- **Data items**
BEGIN

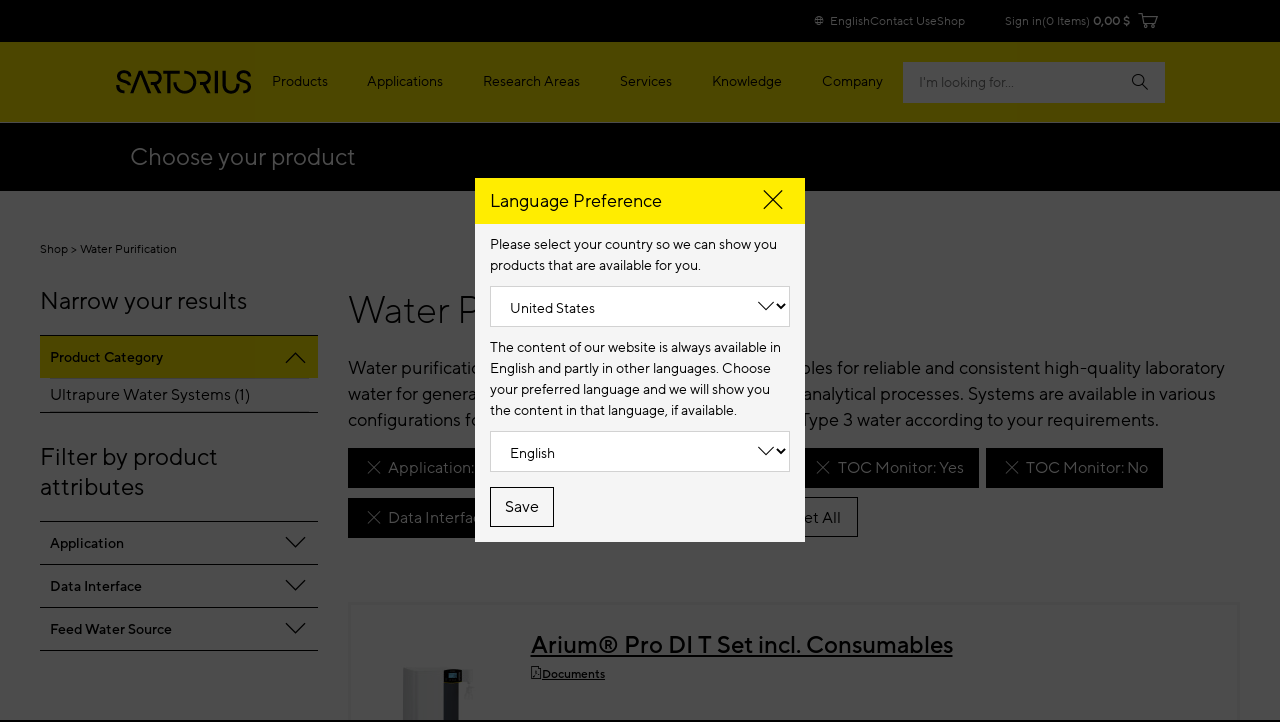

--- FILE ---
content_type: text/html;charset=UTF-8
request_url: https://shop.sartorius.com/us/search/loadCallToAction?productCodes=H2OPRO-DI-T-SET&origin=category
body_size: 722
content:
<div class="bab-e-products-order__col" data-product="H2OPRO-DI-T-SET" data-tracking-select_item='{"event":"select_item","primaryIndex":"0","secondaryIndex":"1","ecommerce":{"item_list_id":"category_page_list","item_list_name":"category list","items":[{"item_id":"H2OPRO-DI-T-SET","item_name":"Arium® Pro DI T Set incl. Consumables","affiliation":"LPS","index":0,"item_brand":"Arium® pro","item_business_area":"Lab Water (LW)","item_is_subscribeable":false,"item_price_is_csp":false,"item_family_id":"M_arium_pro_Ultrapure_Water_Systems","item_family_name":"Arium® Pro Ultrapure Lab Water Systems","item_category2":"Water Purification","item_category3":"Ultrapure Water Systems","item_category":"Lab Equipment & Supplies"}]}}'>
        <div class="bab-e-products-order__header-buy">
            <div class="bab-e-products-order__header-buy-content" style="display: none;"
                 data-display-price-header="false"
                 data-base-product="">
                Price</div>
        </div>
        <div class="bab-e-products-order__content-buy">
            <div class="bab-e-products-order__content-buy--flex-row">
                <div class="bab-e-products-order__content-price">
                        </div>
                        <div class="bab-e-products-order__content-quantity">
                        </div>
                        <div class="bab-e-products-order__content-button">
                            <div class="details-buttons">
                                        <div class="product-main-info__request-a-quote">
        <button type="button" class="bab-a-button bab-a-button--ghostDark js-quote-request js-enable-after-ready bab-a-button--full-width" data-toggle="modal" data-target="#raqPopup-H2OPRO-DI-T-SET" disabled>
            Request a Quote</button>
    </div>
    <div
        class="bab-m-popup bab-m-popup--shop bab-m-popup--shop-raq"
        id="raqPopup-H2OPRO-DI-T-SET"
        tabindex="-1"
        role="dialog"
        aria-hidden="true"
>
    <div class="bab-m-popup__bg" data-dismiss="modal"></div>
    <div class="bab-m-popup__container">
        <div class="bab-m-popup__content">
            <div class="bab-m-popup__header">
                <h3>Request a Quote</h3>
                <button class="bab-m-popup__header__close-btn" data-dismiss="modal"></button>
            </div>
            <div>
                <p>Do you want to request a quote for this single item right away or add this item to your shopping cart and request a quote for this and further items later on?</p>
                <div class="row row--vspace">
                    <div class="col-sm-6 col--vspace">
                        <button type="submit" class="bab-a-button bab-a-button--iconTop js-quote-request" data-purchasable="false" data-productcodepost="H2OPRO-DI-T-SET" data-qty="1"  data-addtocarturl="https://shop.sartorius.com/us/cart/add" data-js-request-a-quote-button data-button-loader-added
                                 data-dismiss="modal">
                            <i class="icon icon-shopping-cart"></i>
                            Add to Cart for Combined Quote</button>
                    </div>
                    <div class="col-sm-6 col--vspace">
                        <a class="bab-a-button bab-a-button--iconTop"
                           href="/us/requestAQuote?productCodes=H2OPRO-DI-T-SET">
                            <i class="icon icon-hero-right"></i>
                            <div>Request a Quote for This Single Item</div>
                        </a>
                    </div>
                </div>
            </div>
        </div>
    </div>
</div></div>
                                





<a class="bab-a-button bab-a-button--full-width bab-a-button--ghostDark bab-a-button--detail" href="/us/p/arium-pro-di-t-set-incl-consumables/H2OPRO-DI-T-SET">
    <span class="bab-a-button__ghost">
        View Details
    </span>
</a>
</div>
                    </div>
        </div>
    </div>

END
BEGIN

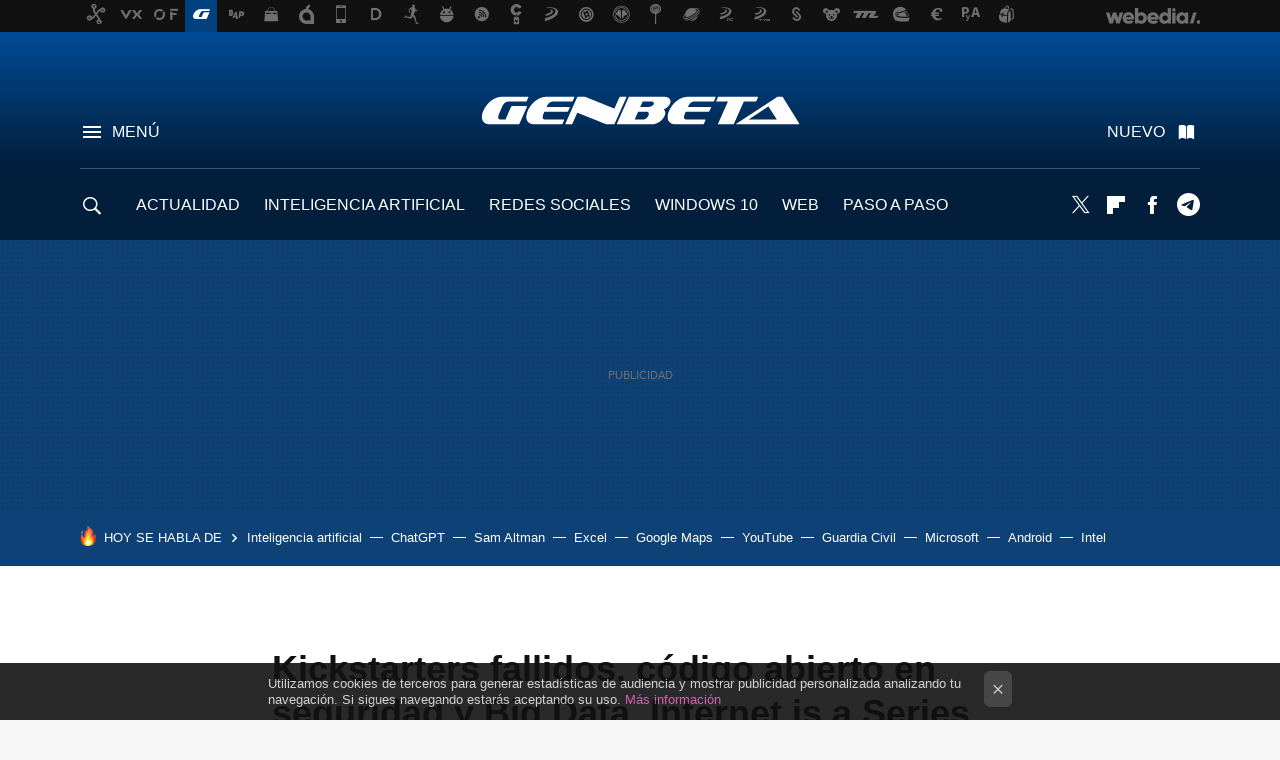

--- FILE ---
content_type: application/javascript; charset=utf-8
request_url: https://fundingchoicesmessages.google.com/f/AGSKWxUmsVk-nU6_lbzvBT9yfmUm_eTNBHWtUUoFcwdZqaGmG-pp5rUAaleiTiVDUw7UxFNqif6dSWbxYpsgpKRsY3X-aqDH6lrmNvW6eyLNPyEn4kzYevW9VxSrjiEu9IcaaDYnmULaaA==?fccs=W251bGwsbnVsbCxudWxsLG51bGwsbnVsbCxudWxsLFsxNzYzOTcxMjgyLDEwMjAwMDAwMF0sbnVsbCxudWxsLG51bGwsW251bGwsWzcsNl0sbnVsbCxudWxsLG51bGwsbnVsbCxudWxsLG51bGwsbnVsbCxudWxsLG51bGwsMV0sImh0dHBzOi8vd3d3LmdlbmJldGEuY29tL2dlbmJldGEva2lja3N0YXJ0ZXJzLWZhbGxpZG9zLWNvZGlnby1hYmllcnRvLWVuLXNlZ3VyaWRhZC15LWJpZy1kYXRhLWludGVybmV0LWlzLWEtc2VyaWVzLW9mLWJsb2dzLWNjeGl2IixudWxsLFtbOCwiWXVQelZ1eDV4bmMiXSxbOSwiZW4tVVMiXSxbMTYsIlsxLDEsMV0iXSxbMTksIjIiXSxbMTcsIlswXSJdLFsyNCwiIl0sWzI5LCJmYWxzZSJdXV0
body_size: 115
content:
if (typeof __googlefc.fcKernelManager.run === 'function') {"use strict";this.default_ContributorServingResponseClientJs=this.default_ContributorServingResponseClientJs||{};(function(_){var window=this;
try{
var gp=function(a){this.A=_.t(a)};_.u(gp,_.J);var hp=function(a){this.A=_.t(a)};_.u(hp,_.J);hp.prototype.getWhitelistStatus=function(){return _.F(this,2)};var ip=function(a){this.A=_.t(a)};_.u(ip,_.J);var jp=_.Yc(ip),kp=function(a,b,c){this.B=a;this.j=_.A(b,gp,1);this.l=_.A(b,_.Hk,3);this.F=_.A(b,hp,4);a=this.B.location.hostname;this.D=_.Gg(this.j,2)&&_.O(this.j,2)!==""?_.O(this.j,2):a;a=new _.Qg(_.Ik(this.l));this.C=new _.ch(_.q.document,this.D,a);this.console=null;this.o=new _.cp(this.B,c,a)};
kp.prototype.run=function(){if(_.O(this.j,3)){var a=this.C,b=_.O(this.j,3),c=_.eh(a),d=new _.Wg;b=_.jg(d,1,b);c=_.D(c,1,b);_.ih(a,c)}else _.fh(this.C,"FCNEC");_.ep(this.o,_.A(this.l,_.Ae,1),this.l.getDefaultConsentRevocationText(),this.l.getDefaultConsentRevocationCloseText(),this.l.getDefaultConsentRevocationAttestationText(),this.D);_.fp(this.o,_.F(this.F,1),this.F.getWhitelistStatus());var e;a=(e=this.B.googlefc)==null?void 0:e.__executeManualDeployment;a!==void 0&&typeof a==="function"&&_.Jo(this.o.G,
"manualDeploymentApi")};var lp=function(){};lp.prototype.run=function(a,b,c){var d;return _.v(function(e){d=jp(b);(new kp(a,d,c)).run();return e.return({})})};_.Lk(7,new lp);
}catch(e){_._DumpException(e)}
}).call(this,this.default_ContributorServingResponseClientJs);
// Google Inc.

END

- **Work required**
Looking at the entries, how many lines contain the string "prototype"? The answer is that number alone.

- **Task solution**
3